(Records from a data collection)
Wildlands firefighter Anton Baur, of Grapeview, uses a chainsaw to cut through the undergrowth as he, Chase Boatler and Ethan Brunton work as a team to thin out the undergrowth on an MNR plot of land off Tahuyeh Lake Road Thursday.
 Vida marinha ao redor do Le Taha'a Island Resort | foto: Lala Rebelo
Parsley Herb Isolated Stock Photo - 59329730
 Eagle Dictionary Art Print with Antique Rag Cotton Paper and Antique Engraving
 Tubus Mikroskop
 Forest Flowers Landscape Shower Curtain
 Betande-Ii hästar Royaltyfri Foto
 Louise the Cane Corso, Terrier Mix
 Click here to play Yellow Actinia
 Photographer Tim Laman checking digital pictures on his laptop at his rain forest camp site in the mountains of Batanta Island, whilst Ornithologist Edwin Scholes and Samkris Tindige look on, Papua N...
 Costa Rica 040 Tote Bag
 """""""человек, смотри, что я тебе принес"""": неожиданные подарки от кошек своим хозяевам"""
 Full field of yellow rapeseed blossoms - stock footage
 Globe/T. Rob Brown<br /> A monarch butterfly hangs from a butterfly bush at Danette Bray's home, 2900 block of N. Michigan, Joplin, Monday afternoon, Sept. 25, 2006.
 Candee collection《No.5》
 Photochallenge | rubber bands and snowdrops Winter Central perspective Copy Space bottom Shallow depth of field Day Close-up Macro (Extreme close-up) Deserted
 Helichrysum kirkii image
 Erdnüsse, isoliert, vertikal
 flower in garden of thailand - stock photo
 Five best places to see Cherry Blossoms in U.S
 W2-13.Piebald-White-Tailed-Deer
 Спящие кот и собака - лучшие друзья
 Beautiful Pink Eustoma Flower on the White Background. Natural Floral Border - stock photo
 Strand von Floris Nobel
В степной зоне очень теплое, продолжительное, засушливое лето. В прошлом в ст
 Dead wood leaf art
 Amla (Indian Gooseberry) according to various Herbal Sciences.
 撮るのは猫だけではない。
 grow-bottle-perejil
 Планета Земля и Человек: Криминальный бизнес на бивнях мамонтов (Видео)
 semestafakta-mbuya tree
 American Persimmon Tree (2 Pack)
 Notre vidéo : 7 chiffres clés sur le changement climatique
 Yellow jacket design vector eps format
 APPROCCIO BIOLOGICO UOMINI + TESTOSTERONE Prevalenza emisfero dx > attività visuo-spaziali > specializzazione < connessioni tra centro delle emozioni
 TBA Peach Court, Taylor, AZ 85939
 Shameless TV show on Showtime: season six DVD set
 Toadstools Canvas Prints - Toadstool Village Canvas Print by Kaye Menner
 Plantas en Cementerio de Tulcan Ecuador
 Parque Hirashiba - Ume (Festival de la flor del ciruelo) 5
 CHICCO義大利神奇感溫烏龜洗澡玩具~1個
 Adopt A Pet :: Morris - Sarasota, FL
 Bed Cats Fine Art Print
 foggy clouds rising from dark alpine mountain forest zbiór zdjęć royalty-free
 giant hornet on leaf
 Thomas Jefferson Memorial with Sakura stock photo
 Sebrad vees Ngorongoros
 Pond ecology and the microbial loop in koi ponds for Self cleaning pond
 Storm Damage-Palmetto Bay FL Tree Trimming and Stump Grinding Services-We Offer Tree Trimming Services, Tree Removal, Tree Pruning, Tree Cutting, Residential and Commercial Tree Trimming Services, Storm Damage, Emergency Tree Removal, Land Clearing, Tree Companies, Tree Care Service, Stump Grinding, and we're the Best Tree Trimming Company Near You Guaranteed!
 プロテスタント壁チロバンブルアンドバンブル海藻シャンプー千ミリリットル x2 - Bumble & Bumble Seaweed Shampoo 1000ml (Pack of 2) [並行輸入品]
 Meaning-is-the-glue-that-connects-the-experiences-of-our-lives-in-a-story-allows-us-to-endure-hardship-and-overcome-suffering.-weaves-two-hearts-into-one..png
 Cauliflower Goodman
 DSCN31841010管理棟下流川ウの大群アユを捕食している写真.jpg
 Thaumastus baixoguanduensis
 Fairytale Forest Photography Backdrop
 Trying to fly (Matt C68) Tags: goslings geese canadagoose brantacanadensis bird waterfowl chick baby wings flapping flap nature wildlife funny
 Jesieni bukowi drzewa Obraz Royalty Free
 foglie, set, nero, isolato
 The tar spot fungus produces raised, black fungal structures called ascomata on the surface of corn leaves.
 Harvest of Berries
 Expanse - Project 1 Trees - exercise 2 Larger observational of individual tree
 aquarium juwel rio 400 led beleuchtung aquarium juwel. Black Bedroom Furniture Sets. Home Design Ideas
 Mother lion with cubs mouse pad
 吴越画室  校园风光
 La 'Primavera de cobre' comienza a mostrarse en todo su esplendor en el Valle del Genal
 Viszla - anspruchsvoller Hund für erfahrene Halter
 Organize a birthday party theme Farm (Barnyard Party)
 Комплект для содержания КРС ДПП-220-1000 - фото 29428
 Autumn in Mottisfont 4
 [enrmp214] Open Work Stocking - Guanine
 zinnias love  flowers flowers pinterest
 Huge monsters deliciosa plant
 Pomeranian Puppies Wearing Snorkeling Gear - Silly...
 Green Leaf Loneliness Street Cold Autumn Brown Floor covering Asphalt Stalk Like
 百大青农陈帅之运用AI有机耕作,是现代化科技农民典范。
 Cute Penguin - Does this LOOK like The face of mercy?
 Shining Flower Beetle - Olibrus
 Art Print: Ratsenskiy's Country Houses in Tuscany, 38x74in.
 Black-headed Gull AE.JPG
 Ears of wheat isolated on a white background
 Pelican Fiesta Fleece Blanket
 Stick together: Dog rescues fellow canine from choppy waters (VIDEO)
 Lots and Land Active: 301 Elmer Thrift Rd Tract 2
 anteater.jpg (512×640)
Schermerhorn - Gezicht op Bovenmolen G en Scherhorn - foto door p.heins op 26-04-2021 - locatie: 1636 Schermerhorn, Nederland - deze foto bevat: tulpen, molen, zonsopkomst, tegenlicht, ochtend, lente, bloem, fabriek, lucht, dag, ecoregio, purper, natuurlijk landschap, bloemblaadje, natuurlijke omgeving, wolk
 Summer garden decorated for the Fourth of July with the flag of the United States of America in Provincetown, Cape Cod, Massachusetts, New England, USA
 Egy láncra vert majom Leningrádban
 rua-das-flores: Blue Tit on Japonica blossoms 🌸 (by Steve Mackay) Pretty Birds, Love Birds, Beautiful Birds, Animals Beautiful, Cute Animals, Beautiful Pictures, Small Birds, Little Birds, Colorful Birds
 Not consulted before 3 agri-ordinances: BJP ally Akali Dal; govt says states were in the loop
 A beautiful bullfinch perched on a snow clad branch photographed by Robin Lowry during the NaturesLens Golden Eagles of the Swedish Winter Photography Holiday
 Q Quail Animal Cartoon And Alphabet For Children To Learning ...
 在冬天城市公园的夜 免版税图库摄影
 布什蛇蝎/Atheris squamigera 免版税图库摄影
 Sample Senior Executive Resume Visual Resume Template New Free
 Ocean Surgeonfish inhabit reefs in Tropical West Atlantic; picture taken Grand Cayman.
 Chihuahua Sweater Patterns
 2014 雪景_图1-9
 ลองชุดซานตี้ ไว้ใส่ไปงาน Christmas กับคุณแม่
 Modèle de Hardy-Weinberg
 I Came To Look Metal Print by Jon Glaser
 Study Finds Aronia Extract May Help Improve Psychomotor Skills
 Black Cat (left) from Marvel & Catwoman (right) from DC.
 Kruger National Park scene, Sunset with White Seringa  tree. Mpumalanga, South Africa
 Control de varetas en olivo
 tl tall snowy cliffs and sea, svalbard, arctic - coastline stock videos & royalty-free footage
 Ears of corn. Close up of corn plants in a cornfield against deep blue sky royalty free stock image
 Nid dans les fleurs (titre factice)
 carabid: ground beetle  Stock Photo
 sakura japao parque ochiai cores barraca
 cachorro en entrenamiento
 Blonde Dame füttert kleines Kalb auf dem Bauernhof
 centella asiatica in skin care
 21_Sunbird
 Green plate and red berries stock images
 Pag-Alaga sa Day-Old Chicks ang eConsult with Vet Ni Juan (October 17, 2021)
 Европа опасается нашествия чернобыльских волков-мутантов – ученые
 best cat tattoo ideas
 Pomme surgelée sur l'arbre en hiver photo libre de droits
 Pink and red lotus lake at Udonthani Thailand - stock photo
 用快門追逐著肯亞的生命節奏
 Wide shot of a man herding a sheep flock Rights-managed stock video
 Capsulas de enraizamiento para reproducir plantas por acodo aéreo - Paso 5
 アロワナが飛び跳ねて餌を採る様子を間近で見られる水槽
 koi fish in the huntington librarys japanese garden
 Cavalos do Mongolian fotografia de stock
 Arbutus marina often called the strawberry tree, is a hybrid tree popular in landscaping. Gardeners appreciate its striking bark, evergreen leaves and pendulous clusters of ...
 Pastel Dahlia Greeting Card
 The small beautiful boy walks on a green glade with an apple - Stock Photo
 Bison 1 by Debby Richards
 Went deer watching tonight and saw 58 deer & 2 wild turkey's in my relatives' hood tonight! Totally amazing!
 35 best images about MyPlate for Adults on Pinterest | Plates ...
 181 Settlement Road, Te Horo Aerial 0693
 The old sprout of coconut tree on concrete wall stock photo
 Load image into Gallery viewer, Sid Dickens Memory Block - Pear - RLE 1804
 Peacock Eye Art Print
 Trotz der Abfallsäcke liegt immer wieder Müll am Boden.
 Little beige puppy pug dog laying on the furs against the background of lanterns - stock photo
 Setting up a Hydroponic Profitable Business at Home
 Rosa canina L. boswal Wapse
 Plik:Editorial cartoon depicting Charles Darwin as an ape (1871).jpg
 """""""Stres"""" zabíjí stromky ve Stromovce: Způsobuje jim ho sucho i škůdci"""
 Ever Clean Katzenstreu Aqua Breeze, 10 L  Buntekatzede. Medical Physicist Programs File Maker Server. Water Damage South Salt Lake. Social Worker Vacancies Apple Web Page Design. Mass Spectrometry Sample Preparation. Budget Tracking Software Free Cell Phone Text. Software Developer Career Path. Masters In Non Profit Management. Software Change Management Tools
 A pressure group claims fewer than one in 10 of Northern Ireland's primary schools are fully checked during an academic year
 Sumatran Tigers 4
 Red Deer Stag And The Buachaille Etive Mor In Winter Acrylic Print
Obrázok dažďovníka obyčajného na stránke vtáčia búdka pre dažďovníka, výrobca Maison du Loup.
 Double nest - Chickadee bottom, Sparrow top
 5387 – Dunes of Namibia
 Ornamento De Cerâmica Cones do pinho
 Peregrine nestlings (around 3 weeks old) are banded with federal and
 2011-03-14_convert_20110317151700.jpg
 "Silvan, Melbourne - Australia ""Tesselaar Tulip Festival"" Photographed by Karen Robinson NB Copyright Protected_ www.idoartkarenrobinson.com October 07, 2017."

Exercise prompt: Write out exactly the lines starting with the one that holds "Ever Clean Katzenstreu" and running through the last line above.

Response to this task:
 Ever Clean Katzenstreu Aqua Breeze, 10 L  Buntekatzede. Medical Physicist Programs File Maker Server. Water Damage South Salt Lake. Social Worker Vacancies Apple Web Page Design. Mass Spectrometry Sample Preparation. Budget Tracking Software Free Cell Phone Text. Software Developer Career Path. Masters In Non Profit Management. Software Change Management Tools
 A pressure group claims fewer than one in 10 of Northern Ireland's primary schools are fully checked during an academic year
 Sumatran Tigers 4
 Red Deer Stag And The Buachaille Etive Mor In Winter Acrylic Print
Obrázok dažďovníka obyčajného na stránke vtáčia búdka pre dažďovníka, výrobca Maison du Loup.
 Double nest - Chickadee bottom, Sparrow top
 5387 – Dunes of Namibia
 Ornamento De Cerâmica Cones do pinho
 Peregrine nestlings (around 3 weeks old) are banded with federal and
 2011-03-14_convert_20110317151700.jpg
 "Silvan, Melbourne - Australia ""Tesselaar Tulip Festival"" Photographed by Karen Robinson NB Copyright Protected_ www.idoartkarenrobinson.com October 07, 2017."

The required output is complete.